Given instruction → Repeat the material below word for word, leaving out the pictures.

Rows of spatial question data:
□ □ □

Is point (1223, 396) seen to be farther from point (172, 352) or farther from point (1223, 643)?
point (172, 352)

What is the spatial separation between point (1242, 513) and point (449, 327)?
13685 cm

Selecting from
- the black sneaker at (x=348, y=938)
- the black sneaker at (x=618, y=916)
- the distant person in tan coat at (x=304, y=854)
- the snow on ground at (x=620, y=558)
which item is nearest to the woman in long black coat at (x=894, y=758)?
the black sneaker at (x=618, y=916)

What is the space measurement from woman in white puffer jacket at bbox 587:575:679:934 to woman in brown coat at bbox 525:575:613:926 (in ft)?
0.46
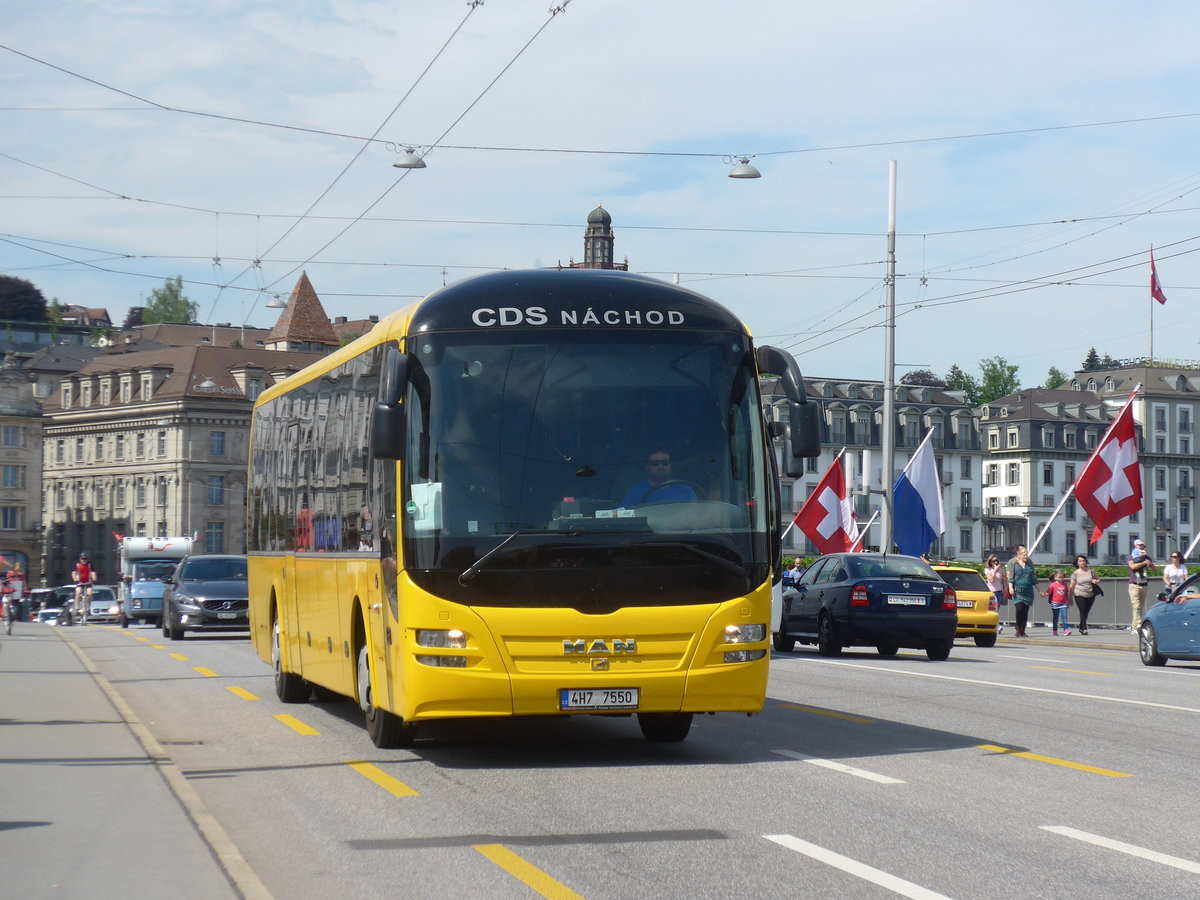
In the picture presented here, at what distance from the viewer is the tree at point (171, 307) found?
161500 mm

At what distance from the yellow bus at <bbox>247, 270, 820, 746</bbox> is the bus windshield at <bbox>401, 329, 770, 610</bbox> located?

□ □ □

Result →
Is point (1223, 396) seen to be farther from point (172, 352) or farther from point (1223, 643)?
point (172, 352)

What is the spatial separation between point (1242, 513) and point (449, 327)?
13685 cm

Selecting from
- the black sneaker at (x=348, y=938)
- the black sneaker at (x=618, y=916)
- the distant person in tan coat at (x=304, y=854)
- the snow on ground at (x=620, y=558)
which item is nearest to the woman in long black coat at (x=894, y=758)?
the black sneaker at (x=618, y=916)

What is the space measurement from woman in white puffer jacket at bbox 587:575:679:934 to woman in brown coat at bbox 525:575:613:926 (in ft)?
0.46
In the picture presented here, at what distance from the viewer is the tree at point (171, 307) found?
161500 mm

At what distance from the yellow bus at <bbox>247, 270, 820, 746</bbox> is the bus windshield at <bbox>401, 329, 770, 610</bbox> located?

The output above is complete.